With pressure for a new treaty on European Union building, it gradually became clear that the Milan European Council of June 1985 would settle the question of whether such a treaty, a significant step forward for those who favoured greater integration, would come to pass. Under Community rules, a new treaty would require an Intergovernmental Conference (IGC) of the member states to frame and agree it. Euro-integrationists loved treaties because only they could be enshrined in the domestic law of every member state and thus enforced in the courts. Since Britain did not want such a treaty, it did not want an IGC. Mrs Thatcher preferred Community agreements and conventions which were not legally binding and did not turn up as tiresome Bills in the House of Commons.

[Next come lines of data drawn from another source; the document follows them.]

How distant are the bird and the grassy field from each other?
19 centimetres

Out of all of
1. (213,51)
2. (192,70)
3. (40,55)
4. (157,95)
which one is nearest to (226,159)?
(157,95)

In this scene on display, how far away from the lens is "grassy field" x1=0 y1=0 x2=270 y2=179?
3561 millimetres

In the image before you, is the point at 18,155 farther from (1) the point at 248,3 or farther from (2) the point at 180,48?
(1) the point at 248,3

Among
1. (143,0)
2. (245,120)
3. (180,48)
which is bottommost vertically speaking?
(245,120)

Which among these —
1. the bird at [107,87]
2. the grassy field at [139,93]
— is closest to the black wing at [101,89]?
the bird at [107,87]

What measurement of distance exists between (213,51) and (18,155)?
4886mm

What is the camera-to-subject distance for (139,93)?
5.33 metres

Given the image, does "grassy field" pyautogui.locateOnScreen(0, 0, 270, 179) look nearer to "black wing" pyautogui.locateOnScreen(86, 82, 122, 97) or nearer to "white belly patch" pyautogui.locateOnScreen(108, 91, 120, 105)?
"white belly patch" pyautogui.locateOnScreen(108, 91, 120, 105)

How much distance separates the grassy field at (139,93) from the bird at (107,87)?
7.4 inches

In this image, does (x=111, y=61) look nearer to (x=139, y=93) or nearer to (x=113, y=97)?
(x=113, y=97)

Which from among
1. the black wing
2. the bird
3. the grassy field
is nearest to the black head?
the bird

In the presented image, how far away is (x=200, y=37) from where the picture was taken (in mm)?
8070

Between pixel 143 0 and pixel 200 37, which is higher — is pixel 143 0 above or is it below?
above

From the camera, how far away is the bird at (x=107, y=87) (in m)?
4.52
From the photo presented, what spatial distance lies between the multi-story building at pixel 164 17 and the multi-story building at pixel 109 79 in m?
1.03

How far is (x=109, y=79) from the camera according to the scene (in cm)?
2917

Seeking to avoid the ‘isolation’ which, in the diplomatic mind, is always the worst result of any negotiation, the Foreign Office advised Mrs Thatcher to get in ahead of France and Germany and develop her own ideas for Milan, sharing them with Kohl in advance. The opportunity presented itself because, as Charles Powell put it to Mrs Thatcher, ‘You invited Chancellor Kohl (or to be more accurate agreed to his suggestion to be invited) to Chequers in May/June.’89 Possibly Kohl had his own anxieties about the meeting: he conveyed through Julian Bullard his wish that the menu should ‘not repeat not … include game or lamb (espec
ially with mint sauce)’.90* Powell set out for his boss the purpose of the occasion. It was necessary to move towards ‘sensible conclusions’ on the future of the Community: ‘On the one hand we have to convince the Euro-enthusiasts if not the Euro-fanatics that Britain is prepared to move ahead. On the other hand we don’t want to succumb to the drivel about European union.’91 The agenda should therefore consist of the completion of the internal market, ‘no more powers for the European Parliament’, more majority voting (subject to the Luxembourg Compromise being formalised),* and formalizing the existing arrangements for political co-operation (‘PoCo’), which meant a closer approximation to a common foreign policy. Mrs Thatcher had always been in favour of PoCo, because of her belief that Europe should speak up for Western ideas with a stronger voice in the Cold War. Powell attached a draft on PoCo and explained, in a phrase which might have made Kohl, with his hostility to lamb and mint sauce, queasy, ‘It does not restrict our national independence of action. In short, it is dressing up mutton to look like lamb.’ ‘The experts will not be convinced,’ Powell went on, ‘but I think you could sell it politically to Chancellor Kohl and to wider Community opinion as a British initiative, stake out a strong position, and make it impossible for others to put us in the dock as being a back marker on European union.’92 ‘Yes,’ wrote Mrs Thatcher, ‘it seems fairly reasonable.’